**Source passage**.
____

HTTP Router (http.rs) — axum-based handler for four client-facing routes plus the worker WebSocket upgrade endpoint. Parses the model name and streaming flag from the request body, submits to the core, and bridges the response back as either a single body or an SSE stream.
Queue Manager (lib.rs) — per-provider FIFO queue with configurable max length and timeout. Requests land here when no worker with capacity is immediately available. The queue is drained oldest-first whenever a worker finishes a request or a new worker registers.
Dispatcher (lib.rs) — selects the best worker for a request. Filters by provider, model support, capacity, and drain state, then picks the lowest-load worker with round-robin tie-breaking via per-provider cursors.
Worker Registry (lib.rs) — tracks every connected worker's identity, supported models, max concurrency, reported load, in-flight request set, and drain state. Updated by registration, heartbeat pongs, model refreshes, and disconnect events.

____

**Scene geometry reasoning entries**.
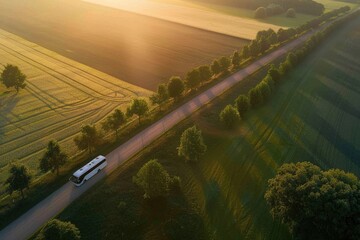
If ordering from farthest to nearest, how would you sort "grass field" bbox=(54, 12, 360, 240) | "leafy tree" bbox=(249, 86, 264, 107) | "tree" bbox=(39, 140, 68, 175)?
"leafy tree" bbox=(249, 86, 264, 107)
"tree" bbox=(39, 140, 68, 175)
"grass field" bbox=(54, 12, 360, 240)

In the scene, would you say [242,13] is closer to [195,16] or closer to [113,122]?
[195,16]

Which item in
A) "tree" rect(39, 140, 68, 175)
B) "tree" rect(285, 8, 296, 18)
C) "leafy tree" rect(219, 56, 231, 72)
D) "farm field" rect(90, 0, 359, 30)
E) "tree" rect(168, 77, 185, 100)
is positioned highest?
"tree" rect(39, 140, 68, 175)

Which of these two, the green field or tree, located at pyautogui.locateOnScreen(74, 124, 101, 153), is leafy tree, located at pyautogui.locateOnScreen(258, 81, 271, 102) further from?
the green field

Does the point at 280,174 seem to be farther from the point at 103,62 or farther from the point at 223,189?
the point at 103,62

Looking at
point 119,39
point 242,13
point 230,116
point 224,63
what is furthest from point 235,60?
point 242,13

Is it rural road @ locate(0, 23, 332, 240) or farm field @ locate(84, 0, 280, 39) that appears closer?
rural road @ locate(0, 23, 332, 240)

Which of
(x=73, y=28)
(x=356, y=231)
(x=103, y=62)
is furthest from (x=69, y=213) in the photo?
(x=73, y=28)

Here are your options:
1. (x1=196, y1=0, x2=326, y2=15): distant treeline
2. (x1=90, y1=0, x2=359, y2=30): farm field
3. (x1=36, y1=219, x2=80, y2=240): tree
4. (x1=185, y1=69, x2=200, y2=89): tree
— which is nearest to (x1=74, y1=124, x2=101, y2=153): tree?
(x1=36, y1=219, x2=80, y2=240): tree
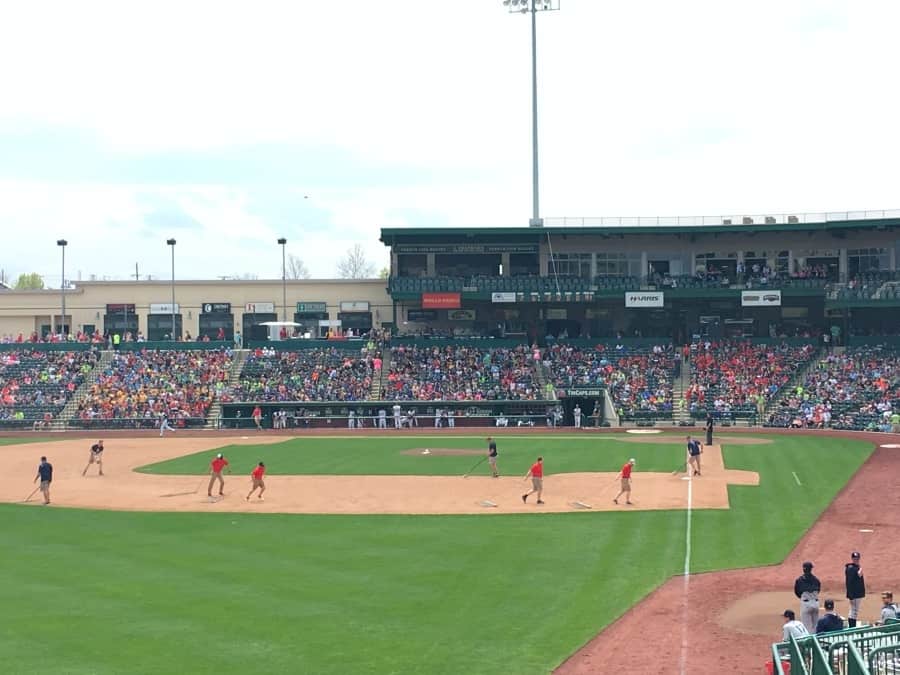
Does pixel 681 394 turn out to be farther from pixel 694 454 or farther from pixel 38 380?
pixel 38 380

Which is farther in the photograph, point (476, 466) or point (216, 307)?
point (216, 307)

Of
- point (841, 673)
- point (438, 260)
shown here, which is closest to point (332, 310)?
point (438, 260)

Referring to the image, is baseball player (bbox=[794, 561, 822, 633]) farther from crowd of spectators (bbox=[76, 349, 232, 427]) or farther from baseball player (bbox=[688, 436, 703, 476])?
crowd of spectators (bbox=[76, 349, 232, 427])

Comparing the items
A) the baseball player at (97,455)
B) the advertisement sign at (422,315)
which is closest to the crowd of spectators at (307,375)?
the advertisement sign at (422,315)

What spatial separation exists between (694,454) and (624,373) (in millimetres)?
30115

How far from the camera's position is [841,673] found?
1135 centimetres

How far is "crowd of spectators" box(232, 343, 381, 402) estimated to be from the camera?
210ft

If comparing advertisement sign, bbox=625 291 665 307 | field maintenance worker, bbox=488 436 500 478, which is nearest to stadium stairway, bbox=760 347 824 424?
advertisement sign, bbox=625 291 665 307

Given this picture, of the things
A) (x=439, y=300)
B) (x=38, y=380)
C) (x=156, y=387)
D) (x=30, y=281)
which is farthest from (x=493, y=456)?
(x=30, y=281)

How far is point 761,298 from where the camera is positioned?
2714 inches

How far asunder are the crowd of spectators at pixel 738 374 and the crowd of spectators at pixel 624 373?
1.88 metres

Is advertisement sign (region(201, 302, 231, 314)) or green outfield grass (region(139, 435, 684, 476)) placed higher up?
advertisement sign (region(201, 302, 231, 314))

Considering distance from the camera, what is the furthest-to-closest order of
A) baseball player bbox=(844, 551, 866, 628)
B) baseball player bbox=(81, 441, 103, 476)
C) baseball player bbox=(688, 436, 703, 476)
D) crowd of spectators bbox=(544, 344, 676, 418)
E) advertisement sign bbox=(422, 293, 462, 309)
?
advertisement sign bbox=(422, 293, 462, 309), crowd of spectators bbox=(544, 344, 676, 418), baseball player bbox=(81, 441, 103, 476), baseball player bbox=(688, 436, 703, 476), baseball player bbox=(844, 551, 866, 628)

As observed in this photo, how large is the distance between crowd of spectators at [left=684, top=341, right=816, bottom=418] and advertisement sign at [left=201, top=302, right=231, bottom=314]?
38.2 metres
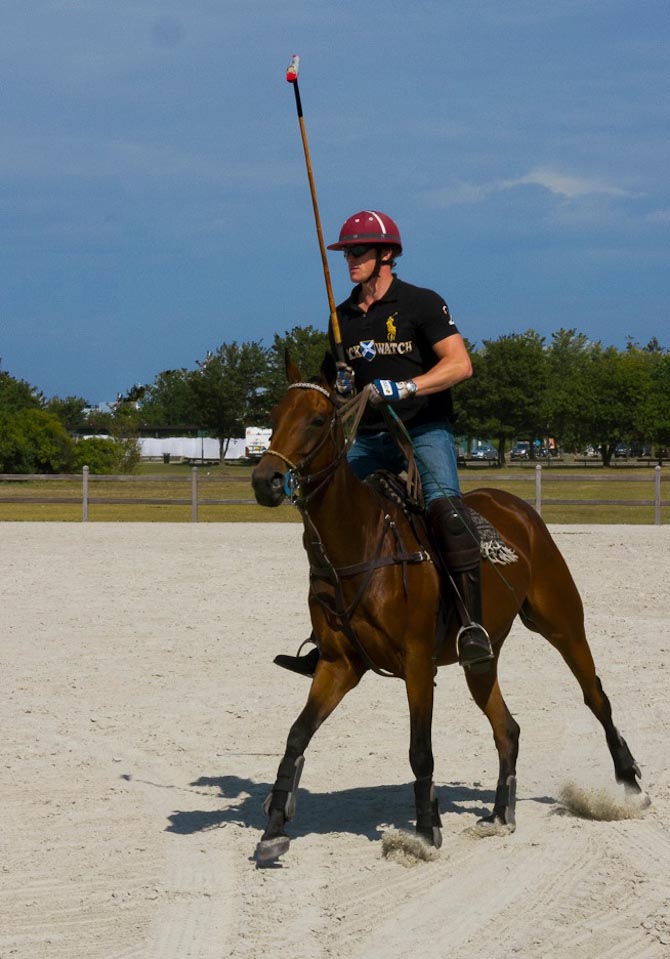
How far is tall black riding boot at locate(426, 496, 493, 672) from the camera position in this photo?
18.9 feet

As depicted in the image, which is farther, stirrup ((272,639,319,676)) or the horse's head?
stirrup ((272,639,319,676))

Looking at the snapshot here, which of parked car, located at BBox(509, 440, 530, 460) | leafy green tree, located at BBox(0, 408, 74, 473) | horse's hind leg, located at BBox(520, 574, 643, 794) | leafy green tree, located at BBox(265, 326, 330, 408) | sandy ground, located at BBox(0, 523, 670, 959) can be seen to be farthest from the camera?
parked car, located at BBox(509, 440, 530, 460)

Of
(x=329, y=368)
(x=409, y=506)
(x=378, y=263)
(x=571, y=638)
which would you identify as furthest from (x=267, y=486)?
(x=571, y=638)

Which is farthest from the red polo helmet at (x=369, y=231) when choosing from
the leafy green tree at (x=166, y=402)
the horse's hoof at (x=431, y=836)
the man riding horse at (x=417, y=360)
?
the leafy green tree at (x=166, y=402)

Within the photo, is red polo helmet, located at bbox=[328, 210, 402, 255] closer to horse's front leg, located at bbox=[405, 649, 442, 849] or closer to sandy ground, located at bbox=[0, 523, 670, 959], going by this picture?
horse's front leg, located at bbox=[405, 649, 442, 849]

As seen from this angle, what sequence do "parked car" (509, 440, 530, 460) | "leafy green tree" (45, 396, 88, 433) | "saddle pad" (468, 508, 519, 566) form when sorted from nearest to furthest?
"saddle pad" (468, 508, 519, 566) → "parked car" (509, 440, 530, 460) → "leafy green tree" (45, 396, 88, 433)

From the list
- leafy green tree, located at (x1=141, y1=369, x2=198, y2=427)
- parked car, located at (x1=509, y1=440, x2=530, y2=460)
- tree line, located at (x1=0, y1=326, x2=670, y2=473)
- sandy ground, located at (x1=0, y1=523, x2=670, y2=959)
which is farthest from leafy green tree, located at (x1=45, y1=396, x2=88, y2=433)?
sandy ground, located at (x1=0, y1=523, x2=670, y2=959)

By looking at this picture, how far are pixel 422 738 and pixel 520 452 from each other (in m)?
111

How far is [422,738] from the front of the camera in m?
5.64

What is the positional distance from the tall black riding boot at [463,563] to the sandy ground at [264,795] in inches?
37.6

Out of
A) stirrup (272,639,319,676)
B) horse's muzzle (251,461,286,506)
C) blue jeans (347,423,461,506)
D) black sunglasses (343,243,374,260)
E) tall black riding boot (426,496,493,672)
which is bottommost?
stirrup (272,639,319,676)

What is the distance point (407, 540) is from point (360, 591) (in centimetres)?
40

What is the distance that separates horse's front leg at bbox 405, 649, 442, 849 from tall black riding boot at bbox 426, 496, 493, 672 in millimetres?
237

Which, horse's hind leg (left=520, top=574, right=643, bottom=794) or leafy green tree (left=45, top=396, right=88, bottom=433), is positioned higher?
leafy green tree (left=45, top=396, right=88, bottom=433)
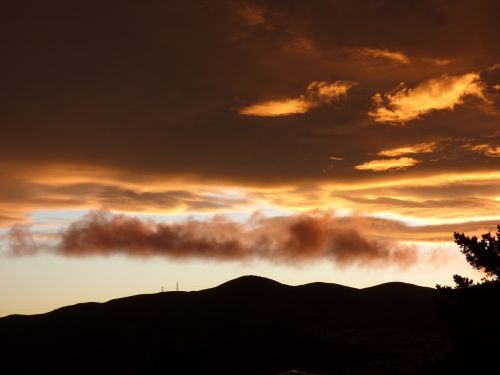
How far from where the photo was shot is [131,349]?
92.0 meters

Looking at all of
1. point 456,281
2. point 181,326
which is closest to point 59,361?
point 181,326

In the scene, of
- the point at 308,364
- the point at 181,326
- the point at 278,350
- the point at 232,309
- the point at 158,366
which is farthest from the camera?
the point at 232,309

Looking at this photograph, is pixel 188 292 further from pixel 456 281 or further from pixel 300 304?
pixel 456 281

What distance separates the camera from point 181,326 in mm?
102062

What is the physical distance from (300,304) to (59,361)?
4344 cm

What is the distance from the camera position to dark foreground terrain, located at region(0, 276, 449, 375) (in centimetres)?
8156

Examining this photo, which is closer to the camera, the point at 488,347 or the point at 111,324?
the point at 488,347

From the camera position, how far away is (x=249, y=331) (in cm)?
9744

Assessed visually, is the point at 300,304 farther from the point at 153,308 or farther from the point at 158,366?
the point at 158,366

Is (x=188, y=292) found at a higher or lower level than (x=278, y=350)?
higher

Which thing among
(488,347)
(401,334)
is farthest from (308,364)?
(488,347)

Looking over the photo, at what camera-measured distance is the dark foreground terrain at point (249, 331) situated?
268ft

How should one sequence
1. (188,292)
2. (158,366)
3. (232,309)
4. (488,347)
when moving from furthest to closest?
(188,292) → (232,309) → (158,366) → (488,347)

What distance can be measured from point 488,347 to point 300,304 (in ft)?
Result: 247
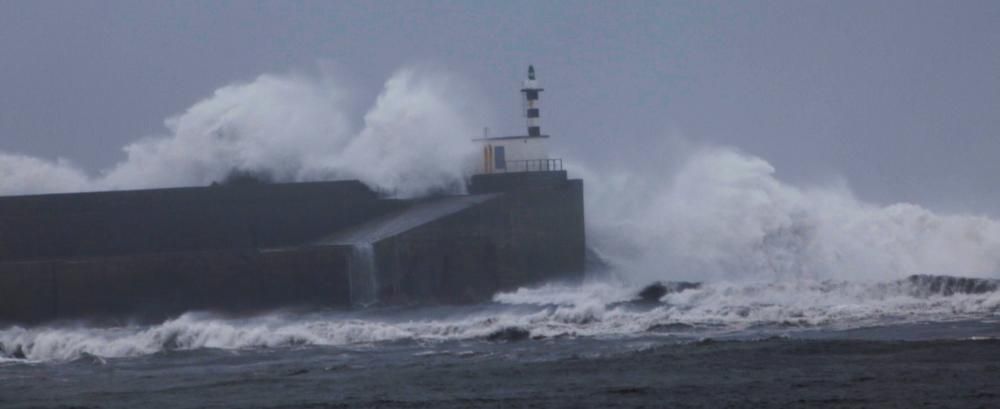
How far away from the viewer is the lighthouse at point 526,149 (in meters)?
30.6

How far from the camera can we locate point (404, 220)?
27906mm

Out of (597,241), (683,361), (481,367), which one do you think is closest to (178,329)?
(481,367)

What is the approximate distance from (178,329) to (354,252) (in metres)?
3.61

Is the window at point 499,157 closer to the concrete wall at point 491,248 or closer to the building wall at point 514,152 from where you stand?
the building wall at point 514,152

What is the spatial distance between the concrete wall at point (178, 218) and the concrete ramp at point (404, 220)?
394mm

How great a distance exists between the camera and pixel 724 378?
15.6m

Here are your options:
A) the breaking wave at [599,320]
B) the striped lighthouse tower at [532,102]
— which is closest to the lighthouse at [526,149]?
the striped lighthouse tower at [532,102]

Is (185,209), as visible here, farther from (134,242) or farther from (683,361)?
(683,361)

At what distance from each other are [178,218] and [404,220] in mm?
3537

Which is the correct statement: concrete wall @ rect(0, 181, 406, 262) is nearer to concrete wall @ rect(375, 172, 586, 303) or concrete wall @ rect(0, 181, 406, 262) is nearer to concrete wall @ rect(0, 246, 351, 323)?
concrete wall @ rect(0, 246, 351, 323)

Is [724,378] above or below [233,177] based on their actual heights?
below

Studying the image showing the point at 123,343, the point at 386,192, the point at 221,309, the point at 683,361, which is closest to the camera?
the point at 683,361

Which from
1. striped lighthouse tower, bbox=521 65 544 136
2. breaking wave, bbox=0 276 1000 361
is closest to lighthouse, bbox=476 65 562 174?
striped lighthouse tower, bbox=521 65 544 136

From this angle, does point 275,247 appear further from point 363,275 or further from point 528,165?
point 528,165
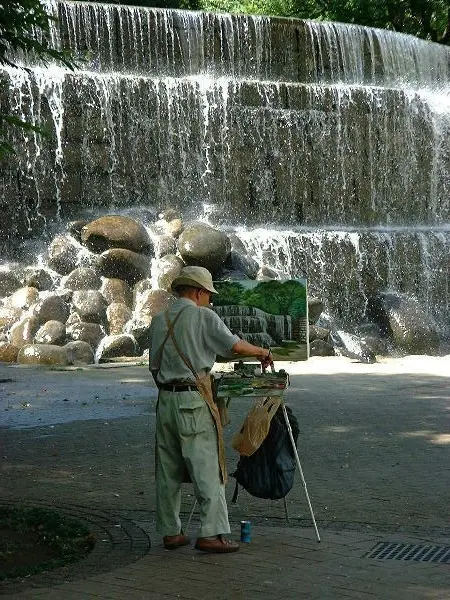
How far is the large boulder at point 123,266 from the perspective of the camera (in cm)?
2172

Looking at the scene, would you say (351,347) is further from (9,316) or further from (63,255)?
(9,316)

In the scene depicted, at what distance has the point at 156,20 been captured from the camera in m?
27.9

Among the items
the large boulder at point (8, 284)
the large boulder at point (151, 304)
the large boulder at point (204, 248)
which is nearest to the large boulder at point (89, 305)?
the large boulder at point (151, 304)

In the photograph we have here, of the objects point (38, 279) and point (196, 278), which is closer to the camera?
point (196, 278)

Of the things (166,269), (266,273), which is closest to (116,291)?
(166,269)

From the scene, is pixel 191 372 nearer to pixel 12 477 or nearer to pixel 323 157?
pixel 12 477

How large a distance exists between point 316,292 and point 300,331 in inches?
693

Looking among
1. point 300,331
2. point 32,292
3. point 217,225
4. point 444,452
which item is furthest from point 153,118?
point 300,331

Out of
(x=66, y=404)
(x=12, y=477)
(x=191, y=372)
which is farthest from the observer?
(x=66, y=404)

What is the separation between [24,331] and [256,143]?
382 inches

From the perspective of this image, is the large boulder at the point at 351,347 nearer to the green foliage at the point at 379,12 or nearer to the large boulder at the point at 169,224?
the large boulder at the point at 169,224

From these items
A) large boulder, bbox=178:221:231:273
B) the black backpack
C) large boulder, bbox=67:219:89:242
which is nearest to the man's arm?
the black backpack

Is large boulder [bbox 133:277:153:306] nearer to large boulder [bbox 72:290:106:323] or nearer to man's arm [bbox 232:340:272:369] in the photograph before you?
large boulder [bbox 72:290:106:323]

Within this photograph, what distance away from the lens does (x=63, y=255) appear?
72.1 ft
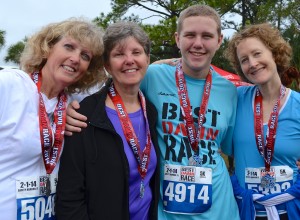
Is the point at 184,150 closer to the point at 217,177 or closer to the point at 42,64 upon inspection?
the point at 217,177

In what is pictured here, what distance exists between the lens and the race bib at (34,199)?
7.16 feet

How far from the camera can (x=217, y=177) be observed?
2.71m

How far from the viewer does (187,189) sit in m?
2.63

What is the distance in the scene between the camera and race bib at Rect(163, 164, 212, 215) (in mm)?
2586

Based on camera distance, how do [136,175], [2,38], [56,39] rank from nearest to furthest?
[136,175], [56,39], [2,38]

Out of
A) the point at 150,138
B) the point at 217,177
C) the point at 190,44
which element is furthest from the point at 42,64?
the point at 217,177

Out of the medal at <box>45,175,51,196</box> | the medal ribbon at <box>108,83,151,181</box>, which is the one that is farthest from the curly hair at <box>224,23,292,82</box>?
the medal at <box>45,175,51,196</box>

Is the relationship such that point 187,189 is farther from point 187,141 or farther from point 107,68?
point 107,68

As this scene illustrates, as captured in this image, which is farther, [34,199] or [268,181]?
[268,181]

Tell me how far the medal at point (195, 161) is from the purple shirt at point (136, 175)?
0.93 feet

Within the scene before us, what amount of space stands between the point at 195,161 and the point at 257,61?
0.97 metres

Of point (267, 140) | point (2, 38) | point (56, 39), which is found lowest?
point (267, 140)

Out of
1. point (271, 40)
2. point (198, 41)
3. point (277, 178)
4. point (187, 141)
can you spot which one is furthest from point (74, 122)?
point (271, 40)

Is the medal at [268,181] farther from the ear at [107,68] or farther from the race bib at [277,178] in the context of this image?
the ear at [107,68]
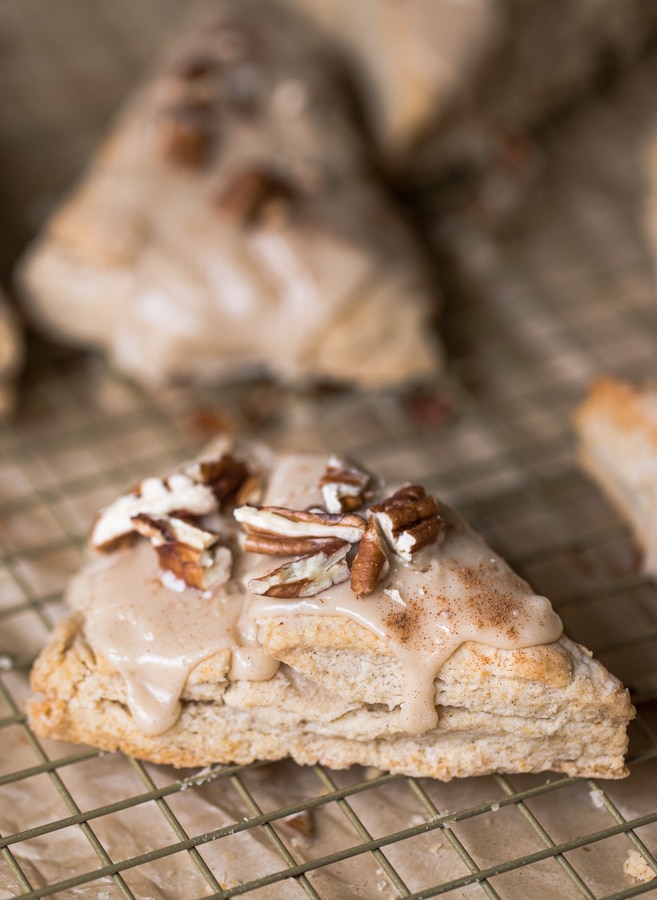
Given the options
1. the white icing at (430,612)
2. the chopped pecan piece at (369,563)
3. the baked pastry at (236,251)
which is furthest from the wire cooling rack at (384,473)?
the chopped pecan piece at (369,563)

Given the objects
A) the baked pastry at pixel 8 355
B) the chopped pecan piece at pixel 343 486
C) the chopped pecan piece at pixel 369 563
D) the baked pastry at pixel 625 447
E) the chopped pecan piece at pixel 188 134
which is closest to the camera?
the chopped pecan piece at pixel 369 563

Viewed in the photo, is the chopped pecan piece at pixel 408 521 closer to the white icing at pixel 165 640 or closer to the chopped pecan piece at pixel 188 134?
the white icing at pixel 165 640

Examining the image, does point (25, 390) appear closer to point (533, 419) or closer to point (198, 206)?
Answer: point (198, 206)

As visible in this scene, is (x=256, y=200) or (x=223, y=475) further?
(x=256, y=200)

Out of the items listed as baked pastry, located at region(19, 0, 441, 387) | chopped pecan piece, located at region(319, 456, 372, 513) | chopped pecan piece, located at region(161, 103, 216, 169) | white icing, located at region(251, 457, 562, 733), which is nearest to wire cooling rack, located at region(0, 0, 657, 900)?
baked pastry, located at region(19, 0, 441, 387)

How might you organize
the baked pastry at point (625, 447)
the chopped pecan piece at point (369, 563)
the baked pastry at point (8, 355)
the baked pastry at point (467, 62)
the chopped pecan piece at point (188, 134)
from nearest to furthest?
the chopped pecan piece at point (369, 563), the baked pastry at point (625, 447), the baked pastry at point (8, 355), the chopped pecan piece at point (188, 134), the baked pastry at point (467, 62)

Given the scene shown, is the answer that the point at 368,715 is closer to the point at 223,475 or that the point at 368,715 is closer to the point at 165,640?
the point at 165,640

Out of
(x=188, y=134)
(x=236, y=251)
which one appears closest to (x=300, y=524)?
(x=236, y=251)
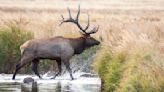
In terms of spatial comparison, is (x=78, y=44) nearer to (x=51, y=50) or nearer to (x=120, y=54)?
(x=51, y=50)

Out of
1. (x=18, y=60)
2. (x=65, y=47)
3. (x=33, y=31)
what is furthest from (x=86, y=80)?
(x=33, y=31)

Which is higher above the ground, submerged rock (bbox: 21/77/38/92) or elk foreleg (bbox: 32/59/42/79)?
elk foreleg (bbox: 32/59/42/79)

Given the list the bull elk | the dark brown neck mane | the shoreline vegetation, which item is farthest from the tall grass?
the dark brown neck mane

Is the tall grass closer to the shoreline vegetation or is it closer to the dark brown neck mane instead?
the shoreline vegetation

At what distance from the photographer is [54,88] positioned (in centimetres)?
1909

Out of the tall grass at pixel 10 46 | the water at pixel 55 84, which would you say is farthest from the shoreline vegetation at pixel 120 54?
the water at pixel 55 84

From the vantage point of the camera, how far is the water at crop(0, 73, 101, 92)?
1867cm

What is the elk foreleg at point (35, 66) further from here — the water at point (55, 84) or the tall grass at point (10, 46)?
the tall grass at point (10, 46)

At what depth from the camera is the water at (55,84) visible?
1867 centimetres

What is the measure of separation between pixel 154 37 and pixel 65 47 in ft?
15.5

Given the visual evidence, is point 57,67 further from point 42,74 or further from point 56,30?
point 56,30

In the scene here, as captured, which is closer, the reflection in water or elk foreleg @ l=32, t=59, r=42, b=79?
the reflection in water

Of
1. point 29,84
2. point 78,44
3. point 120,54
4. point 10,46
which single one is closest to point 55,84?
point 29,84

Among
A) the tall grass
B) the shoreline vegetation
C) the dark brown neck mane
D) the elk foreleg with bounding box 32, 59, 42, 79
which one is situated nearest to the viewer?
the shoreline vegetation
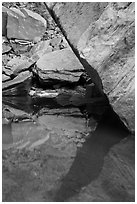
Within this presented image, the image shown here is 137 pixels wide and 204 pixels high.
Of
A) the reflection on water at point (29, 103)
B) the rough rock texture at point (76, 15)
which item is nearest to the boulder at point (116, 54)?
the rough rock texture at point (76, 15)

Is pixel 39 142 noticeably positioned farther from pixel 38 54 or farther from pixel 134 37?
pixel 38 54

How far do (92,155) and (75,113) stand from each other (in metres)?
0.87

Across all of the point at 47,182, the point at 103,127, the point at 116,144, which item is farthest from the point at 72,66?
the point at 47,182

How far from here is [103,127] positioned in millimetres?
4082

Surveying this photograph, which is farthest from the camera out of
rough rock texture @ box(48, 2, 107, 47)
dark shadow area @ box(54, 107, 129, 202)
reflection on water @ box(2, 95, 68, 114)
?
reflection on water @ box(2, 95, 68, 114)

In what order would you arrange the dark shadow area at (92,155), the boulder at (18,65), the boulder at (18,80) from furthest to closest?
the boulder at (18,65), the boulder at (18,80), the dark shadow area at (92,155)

____

**Exercise instructions**.
Write out the component overview word for word, starting at "HTTP Router (http.rs)" and ending at "an SSE stream.". These entries are separate material and are not connected to the component overview.

**Exercise result**.
HTTP Router (http.rs) — axum-based handler for four client-facing routes plus the worker WebSocket upgrade endpoint. Parses the model name and streaming flag from the request body, submits to the core, and bridges the response back as either a single body or an SSE stream.